诗人就正在走上这样的路:过于注重了争取外部世界的东西,反而忽略了诗歌本身的温柔精神。就是这一次,让梁小斌发出了这样的感慨:“诗,可能是温柔的,但捍卫诗歌的立场却是凶悍的。”

让人始料不及的是,他的偶然一句话,却不经意间描述了中国新诗发展的现状,在很多人追寻诗歌的独立和个性的种种努力之后,事物却在静悄悄的走向反面:凶悍成了一切活动的主题,而不是温柔。

在那场保卫诗歌的朗诵会上,杨黎列出的邀请名单中包括了在北京的各个流派的诗人,也由此,让行外人见识了诗人有那么多、那么奇怪的分类,比如有朦胧诗人,有知识分子诗人、莽汉诗人、城市派代表诗人、口语诗人、下半身诗人、废话诗人,等等。

» 所给资料
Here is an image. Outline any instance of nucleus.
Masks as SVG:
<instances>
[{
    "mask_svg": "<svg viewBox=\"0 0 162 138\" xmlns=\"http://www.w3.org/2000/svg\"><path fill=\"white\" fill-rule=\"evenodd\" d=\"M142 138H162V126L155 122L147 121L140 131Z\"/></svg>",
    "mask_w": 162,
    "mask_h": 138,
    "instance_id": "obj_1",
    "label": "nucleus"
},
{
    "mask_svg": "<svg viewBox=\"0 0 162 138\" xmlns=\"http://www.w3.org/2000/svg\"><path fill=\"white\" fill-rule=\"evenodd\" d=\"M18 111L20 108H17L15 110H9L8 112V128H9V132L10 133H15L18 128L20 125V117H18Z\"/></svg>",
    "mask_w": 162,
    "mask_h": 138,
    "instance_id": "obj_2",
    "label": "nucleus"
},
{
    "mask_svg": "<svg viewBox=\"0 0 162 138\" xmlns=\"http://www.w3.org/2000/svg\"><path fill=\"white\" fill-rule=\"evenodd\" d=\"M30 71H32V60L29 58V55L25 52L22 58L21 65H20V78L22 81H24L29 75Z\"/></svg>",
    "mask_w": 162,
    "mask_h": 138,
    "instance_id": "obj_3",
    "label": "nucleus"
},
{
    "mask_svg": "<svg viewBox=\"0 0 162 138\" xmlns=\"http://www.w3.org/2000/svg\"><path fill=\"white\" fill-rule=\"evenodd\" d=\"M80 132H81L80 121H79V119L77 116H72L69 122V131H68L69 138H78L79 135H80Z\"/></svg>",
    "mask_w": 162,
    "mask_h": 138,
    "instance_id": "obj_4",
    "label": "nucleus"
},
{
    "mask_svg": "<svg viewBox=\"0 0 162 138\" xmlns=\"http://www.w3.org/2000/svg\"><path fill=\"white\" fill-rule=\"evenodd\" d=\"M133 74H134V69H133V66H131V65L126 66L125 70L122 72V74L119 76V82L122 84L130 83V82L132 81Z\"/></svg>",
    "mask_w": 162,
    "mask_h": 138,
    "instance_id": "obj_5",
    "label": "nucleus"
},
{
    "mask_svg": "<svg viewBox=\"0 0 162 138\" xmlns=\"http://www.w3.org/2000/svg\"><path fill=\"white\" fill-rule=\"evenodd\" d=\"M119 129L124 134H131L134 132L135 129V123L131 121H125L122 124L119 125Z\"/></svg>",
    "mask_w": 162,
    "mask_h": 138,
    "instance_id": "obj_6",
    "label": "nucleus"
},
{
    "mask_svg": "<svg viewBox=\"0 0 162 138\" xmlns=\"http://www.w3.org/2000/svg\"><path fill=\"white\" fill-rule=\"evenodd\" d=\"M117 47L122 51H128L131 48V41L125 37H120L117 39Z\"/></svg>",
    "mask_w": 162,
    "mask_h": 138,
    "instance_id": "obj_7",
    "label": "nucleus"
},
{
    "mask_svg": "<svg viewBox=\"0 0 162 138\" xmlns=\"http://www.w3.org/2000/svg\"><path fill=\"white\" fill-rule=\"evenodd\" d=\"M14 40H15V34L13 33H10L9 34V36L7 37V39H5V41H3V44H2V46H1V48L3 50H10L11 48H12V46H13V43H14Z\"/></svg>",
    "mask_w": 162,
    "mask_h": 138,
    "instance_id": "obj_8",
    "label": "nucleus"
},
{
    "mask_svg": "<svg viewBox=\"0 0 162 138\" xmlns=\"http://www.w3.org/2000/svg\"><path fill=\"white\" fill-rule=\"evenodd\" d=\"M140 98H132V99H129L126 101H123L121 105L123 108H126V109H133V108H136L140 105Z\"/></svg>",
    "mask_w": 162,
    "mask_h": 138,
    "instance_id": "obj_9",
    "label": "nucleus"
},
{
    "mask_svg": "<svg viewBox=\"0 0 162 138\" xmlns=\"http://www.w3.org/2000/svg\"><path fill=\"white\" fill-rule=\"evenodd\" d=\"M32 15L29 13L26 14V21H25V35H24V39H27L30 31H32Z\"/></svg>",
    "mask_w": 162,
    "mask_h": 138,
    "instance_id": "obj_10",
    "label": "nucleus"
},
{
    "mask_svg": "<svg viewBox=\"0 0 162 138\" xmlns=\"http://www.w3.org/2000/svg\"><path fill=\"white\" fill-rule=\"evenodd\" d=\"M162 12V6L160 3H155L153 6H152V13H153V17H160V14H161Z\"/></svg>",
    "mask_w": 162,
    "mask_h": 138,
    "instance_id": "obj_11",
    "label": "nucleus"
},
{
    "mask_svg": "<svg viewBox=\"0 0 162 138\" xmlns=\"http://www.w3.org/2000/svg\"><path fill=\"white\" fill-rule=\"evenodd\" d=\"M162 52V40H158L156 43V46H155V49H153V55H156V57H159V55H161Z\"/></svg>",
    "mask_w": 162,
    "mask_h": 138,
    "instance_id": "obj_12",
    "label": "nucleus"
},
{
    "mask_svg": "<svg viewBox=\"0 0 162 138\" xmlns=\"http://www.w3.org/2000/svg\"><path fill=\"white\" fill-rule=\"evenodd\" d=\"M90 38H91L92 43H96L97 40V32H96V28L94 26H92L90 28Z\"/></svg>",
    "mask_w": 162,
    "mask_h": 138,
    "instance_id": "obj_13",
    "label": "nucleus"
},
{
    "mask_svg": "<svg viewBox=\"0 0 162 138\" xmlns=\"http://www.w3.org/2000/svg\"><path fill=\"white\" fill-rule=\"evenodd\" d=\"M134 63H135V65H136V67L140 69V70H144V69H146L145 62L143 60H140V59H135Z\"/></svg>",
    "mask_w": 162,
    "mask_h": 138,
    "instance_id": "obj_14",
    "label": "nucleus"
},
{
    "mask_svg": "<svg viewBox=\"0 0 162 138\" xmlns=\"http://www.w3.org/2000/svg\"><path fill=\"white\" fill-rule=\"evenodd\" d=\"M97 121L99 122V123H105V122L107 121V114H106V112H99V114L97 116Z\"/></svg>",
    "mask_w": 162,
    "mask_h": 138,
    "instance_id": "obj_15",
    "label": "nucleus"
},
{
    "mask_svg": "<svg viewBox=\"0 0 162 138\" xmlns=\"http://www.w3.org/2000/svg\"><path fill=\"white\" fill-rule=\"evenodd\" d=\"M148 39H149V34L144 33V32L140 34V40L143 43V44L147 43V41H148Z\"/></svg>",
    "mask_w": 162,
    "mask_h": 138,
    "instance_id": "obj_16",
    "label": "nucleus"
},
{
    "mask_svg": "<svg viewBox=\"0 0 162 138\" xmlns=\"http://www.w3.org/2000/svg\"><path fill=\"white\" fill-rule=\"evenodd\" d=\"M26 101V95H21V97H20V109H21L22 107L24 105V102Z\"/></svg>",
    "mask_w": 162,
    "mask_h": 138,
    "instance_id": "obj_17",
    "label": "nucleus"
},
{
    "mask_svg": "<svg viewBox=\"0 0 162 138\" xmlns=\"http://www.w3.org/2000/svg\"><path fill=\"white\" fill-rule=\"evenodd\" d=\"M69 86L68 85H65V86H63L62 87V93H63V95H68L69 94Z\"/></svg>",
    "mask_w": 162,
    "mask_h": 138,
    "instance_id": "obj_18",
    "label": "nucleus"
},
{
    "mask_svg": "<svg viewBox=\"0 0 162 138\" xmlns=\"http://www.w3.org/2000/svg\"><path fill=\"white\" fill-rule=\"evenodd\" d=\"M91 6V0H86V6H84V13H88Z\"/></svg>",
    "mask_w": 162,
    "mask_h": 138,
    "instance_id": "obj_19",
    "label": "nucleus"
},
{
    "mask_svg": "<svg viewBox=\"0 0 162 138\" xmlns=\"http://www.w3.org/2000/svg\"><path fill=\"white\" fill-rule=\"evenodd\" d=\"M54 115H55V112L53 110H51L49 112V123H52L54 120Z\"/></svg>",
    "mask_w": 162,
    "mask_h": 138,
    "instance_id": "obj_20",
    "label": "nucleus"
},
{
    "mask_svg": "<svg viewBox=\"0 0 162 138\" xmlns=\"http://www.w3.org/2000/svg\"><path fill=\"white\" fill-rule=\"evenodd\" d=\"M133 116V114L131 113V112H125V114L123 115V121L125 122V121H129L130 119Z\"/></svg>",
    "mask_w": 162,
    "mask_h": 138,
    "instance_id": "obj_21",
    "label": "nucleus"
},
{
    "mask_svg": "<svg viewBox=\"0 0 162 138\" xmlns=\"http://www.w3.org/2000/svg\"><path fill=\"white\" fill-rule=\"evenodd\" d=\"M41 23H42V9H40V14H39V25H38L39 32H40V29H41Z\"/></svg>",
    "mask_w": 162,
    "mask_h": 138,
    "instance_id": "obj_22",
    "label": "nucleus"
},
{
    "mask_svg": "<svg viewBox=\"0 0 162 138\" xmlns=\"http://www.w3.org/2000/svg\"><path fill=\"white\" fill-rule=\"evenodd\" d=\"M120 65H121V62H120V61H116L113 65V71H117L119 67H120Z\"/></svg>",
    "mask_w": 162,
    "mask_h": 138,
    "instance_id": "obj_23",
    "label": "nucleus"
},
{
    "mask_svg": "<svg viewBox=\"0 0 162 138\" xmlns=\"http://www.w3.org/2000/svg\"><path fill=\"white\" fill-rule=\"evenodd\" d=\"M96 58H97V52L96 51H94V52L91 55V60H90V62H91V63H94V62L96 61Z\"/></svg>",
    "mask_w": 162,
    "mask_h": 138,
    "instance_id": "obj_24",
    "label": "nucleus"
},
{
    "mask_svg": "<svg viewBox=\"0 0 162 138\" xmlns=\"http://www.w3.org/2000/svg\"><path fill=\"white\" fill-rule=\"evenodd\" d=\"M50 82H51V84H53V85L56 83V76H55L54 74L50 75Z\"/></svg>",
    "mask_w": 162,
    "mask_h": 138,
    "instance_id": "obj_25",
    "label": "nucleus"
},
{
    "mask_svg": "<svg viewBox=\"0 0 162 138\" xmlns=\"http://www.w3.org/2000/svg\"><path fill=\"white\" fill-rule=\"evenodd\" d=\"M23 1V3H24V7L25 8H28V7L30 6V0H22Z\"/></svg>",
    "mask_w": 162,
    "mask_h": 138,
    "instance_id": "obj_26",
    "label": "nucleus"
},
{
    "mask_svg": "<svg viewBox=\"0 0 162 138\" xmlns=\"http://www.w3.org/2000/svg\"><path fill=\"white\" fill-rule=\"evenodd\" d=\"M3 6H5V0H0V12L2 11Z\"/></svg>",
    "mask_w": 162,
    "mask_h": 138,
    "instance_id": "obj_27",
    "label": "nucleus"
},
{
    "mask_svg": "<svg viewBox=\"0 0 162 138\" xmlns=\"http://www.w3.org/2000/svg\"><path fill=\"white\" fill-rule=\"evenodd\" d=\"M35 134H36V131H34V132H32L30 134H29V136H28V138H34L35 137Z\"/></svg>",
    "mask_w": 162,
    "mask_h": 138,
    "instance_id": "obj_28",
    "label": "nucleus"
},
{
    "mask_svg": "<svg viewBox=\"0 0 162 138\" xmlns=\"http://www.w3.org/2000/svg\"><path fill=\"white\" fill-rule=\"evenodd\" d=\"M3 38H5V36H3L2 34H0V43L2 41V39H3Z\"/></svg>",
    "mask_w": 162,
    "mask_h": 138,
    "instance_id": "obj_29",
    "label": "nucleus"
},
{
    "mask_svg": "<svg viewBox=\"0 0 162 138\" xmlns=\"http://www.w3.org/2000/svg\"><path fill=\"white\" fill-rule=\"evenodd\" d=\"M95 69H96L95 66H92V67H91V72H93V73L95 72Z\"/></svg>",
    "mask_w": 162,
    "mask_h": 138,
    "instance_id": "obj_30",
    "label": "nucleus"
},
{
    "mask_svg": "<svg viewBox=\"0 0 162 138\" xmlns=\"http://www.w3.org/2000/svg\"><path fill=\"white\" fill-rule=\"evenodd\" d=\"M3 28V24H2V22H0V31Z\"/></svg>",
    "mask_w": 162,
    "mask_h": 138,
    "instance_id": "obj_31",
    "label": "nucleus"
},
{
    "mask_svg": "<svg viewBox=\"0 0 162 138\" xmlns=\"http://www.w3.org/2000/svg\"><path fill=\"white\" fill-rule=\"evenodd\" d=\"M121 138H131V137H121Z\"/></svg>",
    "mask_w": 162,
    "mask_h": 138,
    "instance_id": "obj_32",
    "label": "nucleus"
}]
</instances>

» 任务列表
A: 在这段关于诗歌的节选文字中,梁小斌发出了怎样的感慨?
B: 请接着这段关于诗歌的节选文字的结尾往下续写。
以上条目另有出处。

» 各题答案
A: “诗,可能是温柔的,但捍卫诗歌的立场却是凶悍的。”

B:
分工之细,让普通人咂舌。对我的大惊小怪,梁小斌很不以为然:“诗人是可以分类的,放在哪个格子里自己也做不了主。”梁小斌是作为朦胧诗人代表参加的。顶着这个头衔多年,梁小斌自己还是觉得很茫然,甚至说自己从没想过“朦胧”这个称谓有什么意义。

“从一开始,我就没有资格做一个诗人。诗人这个称号,不是想要就能要,也不是别人把桂冠安在你头上就能成立。”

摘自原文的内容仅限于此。